To create a dataset for Segger, use the create_data.py
script. The script takes several arguments to customize the dataset creation process.
python create_data.py --transcripts_path data_raw/pancreas/transcripts.csv.gz --nuclei_path data_raw/pancreas/nucleus_boundaries.csv.gz --output_dir data_tidy/pyg_datasets/pancreas --d_x 180 --d_y 180 --x_size 200 --y_size 200 --r 3 --val_prob 0.1 --test_prob 0.1 --k_nc 3 --dist_nc 10 --k_tx 5 --dist_tx 3 --compute_labels True --sampling_rate 1
This command will process the Pancreas dataset and save the processed data in the specified output directory.

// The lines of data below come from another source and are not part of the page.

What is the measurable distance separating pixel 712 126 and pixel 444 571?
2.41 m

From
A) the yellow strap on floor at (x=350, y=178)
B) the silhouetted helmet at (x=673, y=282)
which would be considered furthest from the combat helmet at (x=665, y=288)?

To train the Segger model, use the train.py
script. The script takes several arguments to customize the training process.
python train.py --train_dir data_tidy/pyg_datasets/pancreas/train_tiles/processed --val_dir data_tidy/pyg_datasets/pancreas/val_tiles/processed --test_dir data_tidy/pyg_datasets/pancreas/test_tiles/processed --epochs 100 --batch_size_train 4 --batch_size_val 4 --learning_rate 1e-3 --init_emb 8 --hidden_channels 64 --out_channels 16 --heads 4 --aggr sum --accelerator cuda --strategy auto --precision 16-mixed --devices 4 --default_root_dir ./models/pancreas
This command will train the Segger model on the processed Pancreas dataset and save the trained model in the specified output directory.
To make predictions using a trained Segger model, use the predict.py
script. The script takes several arguments to customize the prediction process.
python predict.py --train_dir data_tidy/pyg_datasets/pancreas/train_tiles/processed --val_dir data_tidy/pyg_datasets/pancreas/val_tiles/processed --test_dir data_tidy/pyg_datasets/pancreas/test_tiles/processed --checkpoint_path ./models/pancreas/lightning_logs/version_0/checkpoints/epoch=99-step=100.ckpt --batch_size 1 --init_emb 8 --hidden_channels 64 --out_channels 16 --heads 4 --aggr sum --accelerator cuda --devices 1 --default_root_dir ./log_final --score_cut 0.5 --k_nc 4 --dist_nc 20 --k_tx 5 --dist_tx 10
This command will use the trained Segger model to make predictions on the Pancreas dataset and save the predictions in the specified output directory.
Benchmarking utilities are provided to evaluate the performance of the Segger model. You can find these utilities in the benchmark
directory.
Visualization scripts are also provided to help visualize the results. You can find these scripts in the benchmark
directory.
This project is licensed under the MIT License - see the LICENSE file for details.